- _Metinden bölüm_
====================
Yozgat’tan yetişen tek sadrazam yani imparatorluk başbakanı olan Bozoklu Kara Mustafa Paşa, Bozok yöresinden olduğu için kaynaklarda Bozoklu diye anılır. Ayrıca Bıyıklı, Küçük Sipahi nispetleriyle de tanınır. Yozgat’ın hemen güney istikametinde, Çamlık’ın araka tarafında, şimdiki Divanlı Köyü’nün hemen yanında bulunan Karacaören Mezraası’nda 1640 tarihinde dünyaya geldi. Babasının adı Derviş Mehmed Efendi’dir.
Rivayet olunur ki, Merzifonlu bir paşa, bilvesile Bozok’ta bulunurken Derviş Mehmed Efendi’nin odasına misafir olur. Hayli izzet ü ikram görür. Paşa memnun olarak ayrılır. Bir süre sonra işlerini yoluna koyduktan sonra tekrar Derviş Mehmed Efendi’nin mezrasına uğrayarak odasına varır. Fakat Mehmed Efendi’nin vefat ettiğini öğrenir. Mustafa adında karayağız bir oğlanın yetim kaldığını görür. Mustafa, yaşı küçük olmasına rağmen bedenen sağlam, zeki, atak ve iyi ata binmektedir. Bunun üzerine paşa, Mustafa’yı da yanına alır ve beraberinde götürür. Paşa ile beraber İstanbul’a varır.
Daha o dönemde bu mahareti sebebiyle Küçük Sipahi diye anılmaya başlandı. Sultan IV. Mehmed Han zamanında Cündî olarak kazandığı şöhretten dolayı Enderun’a alındı ve Has Oda’da hizmet gördü. Ardından silâhtarlığa getirildi. Uzun süre silâhtarlık yaptıktan sonra yedinci vezirlik payesiyle 14 Ocak 1681 Kaptan-ı Deya oldu.
====================
- _Kayıt dizisi_
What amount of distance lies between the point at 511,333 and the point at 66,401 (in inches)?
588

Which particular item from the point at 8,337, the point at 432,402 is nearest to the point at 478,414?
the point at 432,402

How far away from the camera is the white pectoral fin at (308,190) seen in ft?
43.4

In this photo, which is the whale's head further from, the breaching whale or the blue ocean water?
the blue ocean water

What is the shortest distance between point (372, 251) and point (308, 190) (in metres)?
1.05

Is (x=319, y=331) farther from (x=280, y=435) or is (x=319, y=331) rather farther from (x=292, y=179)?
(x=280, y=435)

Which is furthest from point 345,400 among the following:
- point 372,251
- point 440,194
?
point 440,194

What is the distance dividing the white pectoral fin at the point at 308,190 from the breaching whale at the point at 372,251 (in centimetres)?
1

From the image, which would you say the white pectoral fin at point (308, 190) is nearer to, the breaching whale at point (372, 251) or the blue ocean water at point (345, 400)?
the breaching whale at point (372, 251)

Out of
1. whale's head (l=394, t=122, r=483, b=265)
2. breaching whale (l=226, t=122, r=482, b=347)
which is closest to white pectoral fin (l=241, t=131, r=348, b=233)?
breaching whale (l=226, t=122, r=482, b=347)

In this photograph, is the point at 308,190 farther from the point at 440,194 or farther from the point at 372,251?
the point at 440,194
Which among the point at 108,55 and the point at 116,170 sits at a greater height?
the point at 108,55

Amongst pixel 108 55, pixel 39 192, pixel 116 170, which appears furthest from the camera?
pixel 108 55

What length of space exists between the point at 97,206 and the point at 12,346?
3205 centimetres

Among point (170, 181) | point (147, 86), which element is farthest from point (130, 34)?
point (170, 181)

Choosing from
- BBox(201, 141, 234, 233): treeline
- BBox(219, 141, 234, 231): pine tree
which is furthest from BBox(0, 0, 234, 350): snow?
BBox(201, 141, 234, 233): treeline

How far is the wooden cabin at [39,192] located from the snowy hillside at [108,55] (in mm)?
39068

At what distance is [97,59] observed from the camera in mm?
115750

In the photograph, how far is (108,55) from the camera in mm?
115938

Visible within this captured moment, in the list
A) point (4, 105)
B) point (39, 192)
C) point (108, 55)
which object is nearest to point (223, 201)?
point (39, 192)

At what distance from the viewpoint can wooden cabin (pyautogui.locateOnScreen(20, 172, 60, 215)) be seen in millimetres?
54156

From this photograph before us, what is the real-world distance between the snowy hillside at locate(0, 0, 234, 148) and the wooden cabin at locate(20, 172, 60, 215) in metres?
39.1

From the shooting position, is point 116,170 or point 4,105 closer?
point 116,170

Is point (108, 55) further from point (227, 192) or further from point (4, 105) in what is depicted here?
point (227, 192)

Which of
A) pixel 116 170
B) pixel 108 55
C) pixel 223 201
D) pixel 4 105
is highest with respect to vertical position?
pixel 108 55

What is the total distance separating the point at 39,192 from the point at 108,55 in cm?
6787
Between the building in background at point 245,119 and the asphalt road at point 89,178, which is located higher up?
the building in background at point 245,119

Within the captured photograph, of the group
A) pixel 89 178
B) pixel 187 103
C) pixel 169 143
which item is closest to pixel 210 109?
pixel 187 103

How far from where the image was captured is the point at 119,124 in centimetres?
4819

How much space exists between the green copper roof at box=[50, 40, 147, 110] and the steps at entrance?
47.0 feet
====================
- _Verilen görev_
Bozoklu Kara Mustafa Paşa'yı anlatan metni son cümlesinden sonrasını ele alarak sürdürün.

- _Aşağıdaki sonuç_
Kaptan-ı deryâlığı sırasında Fıransa ile kıriz yaşandı. Sakız Limanı’nda demirli bulunan dokuz adet Tırabkus kanyonunun peşine düşen Fıransız donanması bunları topa tuttu. Bu sırada şehirde büyük hasar olduğu gibi haklatan 110 kişi öldü. Donanmasıyla Sakız’a gelen Mustafa Paşa Fıransız gemilerine el koydu. Fıransız hükümeti elçisi vasıtasıyla Osmanlı hükümetine çeşitli hediyelerle kıralın özür mektubunu sunduktan başka adada meydana gelen tahribatın karşılığı olarak tazminat ödemeyi kabul etti. Mustafa Paşa zararın tazmini için beş ay kadar adada kaldı ve Fıransız donanmasını rehin tuttu. Daha sonra İstanbul’a döndü. Ardından Venedik’e karşı düşünülen sefer için yapılan hazırlıklara nezaret etti. Tersâne-i Âmire’de dördü üç ambarlı olmak üzere on kalyonun inşası için padişahtan izin alındı.
20 Aralık 1683 azledildi ve Kamaniçe Eyâleti valiliğine gönderildi. 1685 Özi Valiliği ve Lehistan seferi serdarlığına getirildi. Bunun için Babadağı’ndaki ordunun başına geçti. Kamaniçe’yi muhasara eden Leh kuvvetlerini Ağustos 1687’de Kırım Hanı’nın da yardımıyla geri çekilmeye mecbur etti. Bu arada Sultan IV. Mehmed Han’ın hal’i ve yerine Sultan II. Süleyman Han’ın tahta geçişi sırasındaki hadiseler sebebiyle askerle ihtilâfa düşen Siyavuş Paşa’nın yerine sadâret makamı için düşünüldüyse de daha sonra bundan vazgeçildi. Ocak 1690’da altı senedir görev yaptığı Özi Valiliği’nden alınıp Şam Vilâyeti’ne gönderildi. Bir sene sonra Tırablusşam’a gitti. Buradan Edirne’ye çağrılıp Haziran 1692’de sadâret kaymakamlığına tayin edildi.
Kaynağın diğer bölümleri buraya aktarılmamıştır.